Taking gunpowder as the unit, picrate of potash (picric acid and potassium) has five times more force, gun-cotton seven and a half times, and nitro-glycerine ten times more force. There are others still more powerful, but less known and used, and some explosives are quite uncontrollable and useless.

But the particular object of these remarks is to refer to articles of merchandise non-explosive under general conditions, but so in particular circumstances, as the two fire-extinguishers, water and salt, are explosive under given conditions. The memorable fire which, in July, 1850, destroyed three hundred buildings in Philadelphia, upon Delaware avenue, Water, Front, and Vine streets, was largely extended by explosions of possibly concealed or unknown materials, the presence of the generally recognized explosives being denied by the owners of the properties.

"The germ of the first knowledge of an explosive was probably the accidental discovery, ages ago, of the deflagrating property of the natural saltpeter _when in contact with incandescent charcoal_."[1] Although much manipulation is deemed necessary to form the close mechanical mixture of the materials of gunpowder, it has never been proved that such intimate previous union is necessary to precede the chemical reaction causing explosion; indeed, some explosions in powder works, before the mixture of the materials, or just at its commencement, seem to point to the contrary. It is also certain that in the manufacture of gunpowder the usual nitrate of potassium (saltpeter) can be replaced by the nitrates of soda, baryta, and ammonia, also by the chloride of potassium; charcoal by sawdust, tan, resin, and starch; and though a substitute for sulphur is not easily found, the latter, or a similar substance, is not an absolute necessity in the composition of gunpowder.[2]

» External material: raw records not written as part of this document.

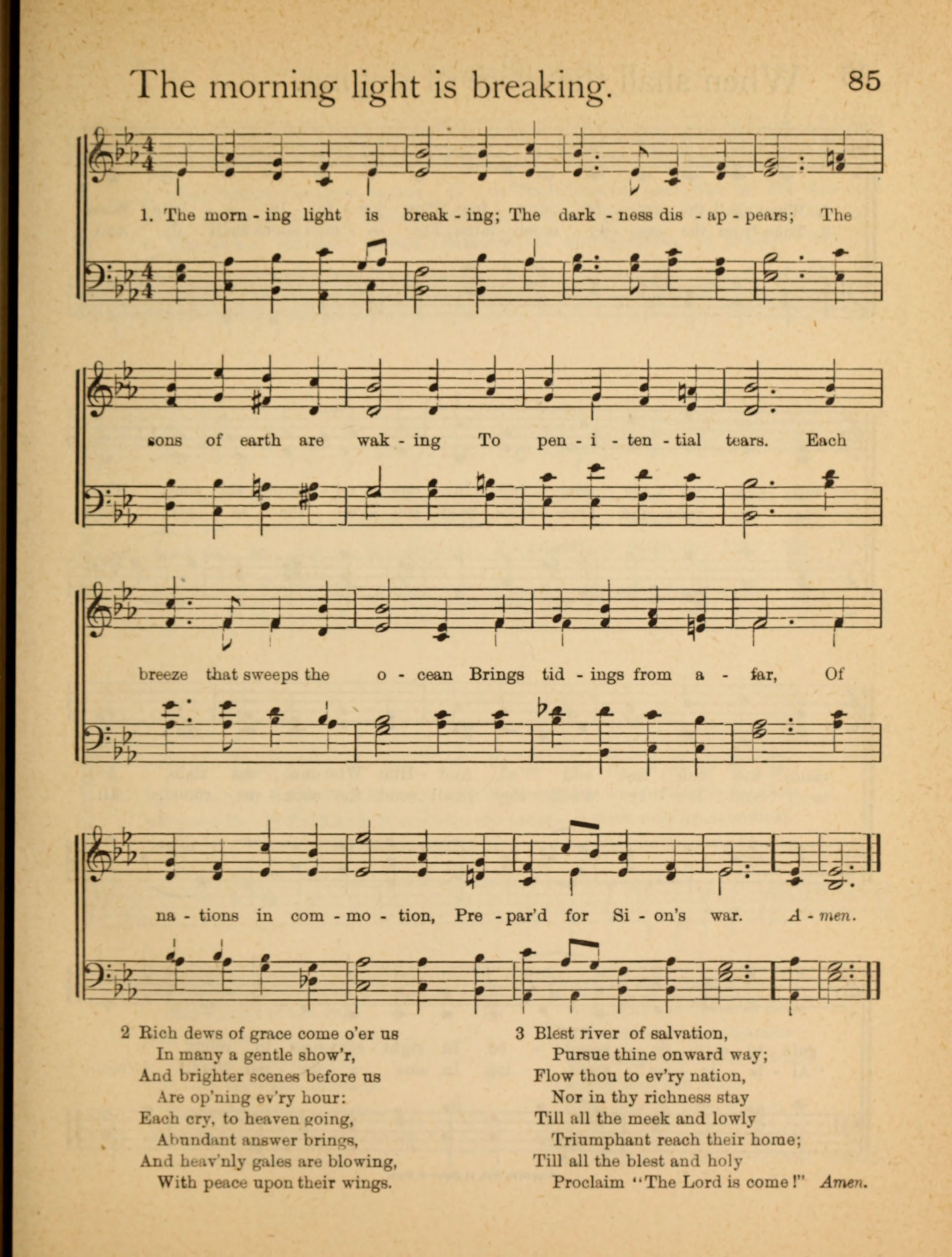 The morning light is breaking.

85

1. The morn - ing light is break - ing; The dark - ness dis - ap - pears; The sons of earth are wak - ing To pen - i - ten - tial tears. Each breeze that sweeps the o - cean Brings tid - ings from a - far, Of na - tions in com - mo - tion, Pre - par'd for Si - on's war. A - men.

2 Rich dews of grace come o'er us
In many a gentle show'r,
And brighter scenes before us
Are op'ning ev'ry hour:
Each cry, to heaven going,
Abundant answer brings,
And heav'nly gales are blowing,
With peace upon their wings.

3 Blest river of salvation,
Pursue thine onward way;
Flow thou to ev'ry nation,
Nor in thy richness stay
Till all the meek and lowly
Triumphant reach their home;
Till all the blest and holy
Proclaim "The Lord is come!" Amen.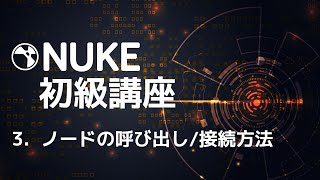 NUKE
初級講座

3. ノードの呼び出し/接続方法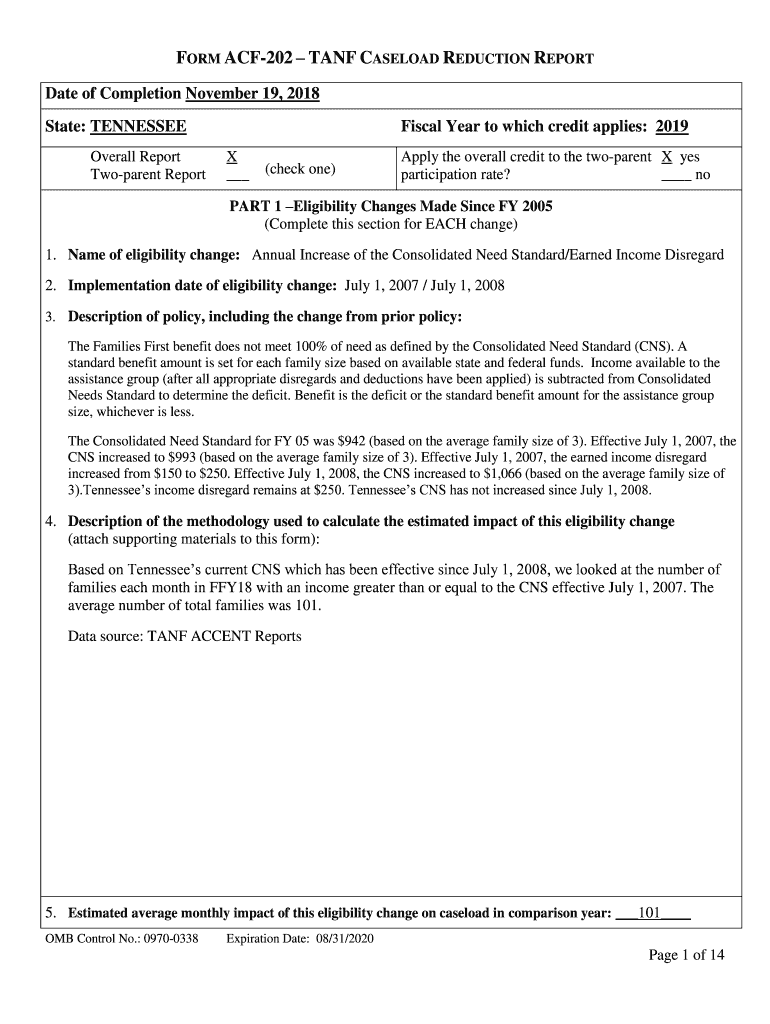 FORM ACF-202 – TANF CASELOAD REDUCTION REPORT

Date of Completion November 19, 2018

State: TENNESSEE

Fiscal Year to which credit applies: 2019

Overall Report X
Two-parent Report ___
(check one)

Apply the overall credit to the two-parent participation rate? X yes ____ no

PART 1 –Eligibility Changes Made Since FY 2005
(Complete this section for EACH change)

1. Name of eligibility change: Annual Increase of the Consolidated Need Standard/Earned Income Disregard

2. Implementation date of eligibility change: July 1, 2007 / July 1, 2008

3. Description of policy, including the change from prior policy:

The Families First benefit does not meet 100% of need as defined by the Consolidated Need Standard (CNS). A standard benefit amount is set for each family size based on available state and federal funds. Income available to the assistance group (after all appropriate disregards and deductions have been applied) is subtracted from Consolidated Needs Standard to determine the deficit. Benefit is the deficit or the standard benefit amount for the assistance group size, whichever is less.

The Consolidated Need Standard for FY 05 was $942 (based on the average family size of 3). Effective July 1, 2007, the CNS increased to $993 (based on the average family size of 3). Effective July 1, 2007, the earned income disregard increased from $150 to $250. Effective July 1, 2008, the CNS increased to $1,066 (based on the average family size of 3).Tennessee's income disregard remains at $250. Tennessee's CNS has not increased since July 1, 2008.

4. Description of the methodology used to calculate the estimated impact of this eligibility change (attach supporting materials to this form):

Based on Tennessee's current CNS which has been effective since July 1, 2008, we looked at the number of families each month in FFY18 with an income greater than or equal to the CNS effective July 1, 2007. The average number of total families was 101.

Data source: TANF ACCENT Reports

5. Estimated average monthly impact of this eligibility change on caseload in comparison year: ___101____

OMB Control No.: 0970-0338 Expiration Date: 08/31/2020

Page 1 of 14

[Footnote 1: Encyclopædia Britannica, new edition, viii, p. 806.]

[Footnote 2: _Vide_ Abel's Experiments in Gunpowder, as detailed in Phil. Trans. Eoy. Soc, 1874.--_Vide_ also _Bull. Soc. d'Encouragement_, Nov., 1880, p. 633, _Sur les Explosives_.]

The generally received theory of the chemical action which makes gunpowder explosive is that it is due to the superior affinity of the oxygen of the niter (KNO_3) for the carbon of the charcoal, and the production of carbonic acid gas (CO_2) and carbonic oxide (CO) suddenly and in great volume. The latter extinguishes flame as well as the former, unless its own flammability is supported by the oxygen of the atmosphere until the degree of oxygenation CO_2 is reached. Considering that water (H_2O) is composed of two volumes of hydrogen and one of oxygen, and that under an enormously high temperature and the excessive affinity of oxygen gas for potassium or sodium (freed from nitrate union), dissociation of the water may be possible, aided by its being in the form of spray and steam, we would hesitate to deny that an explosive union of suitable crude salts could occur during the burning of a building containing them when water for extinguishment was put on. Any one who has seen the brilliance with which potassium and sodium burn upon water can easily imagine how such strong affinity of oxygen for these substances might aid in severing its union in water in their presence and under extraordinary heat. It might be safe so say that the presence of water under very high temperature may be as aidful to form an explosive among such salts as have been named, as sulphur is for the rapid combustion of gunpowder.

In the review for August, 1862 (Saltpeter Deflagrations in Burning Buildings and Vessels--Water as an Explosive Agency), it was shown that Mr. Boyden's experiments in 1861-62 proved that explosions would occur when water was put upon niter heated alone, and stronger explosion from niter, drywood, and sulphur; also explosion when melted niter was poured on water. The following points we reproduce for comparison: If common salt be heated separately to a bright heat, and water _at_ 150° F. poured on it, an explosion will occur. Niter mixed with common salt, placed upon burning charcoal, and water added, produce a stronger explosion than salt alone. Heating caustic potash to a white heat, and adding _warm or hot water_, produces explosion. At a Boston fire small explosions were observed upon water touching culinary salt highly heated. Anthracite coal and niter heated in a crucible exploded when _sea water_ was poured on them.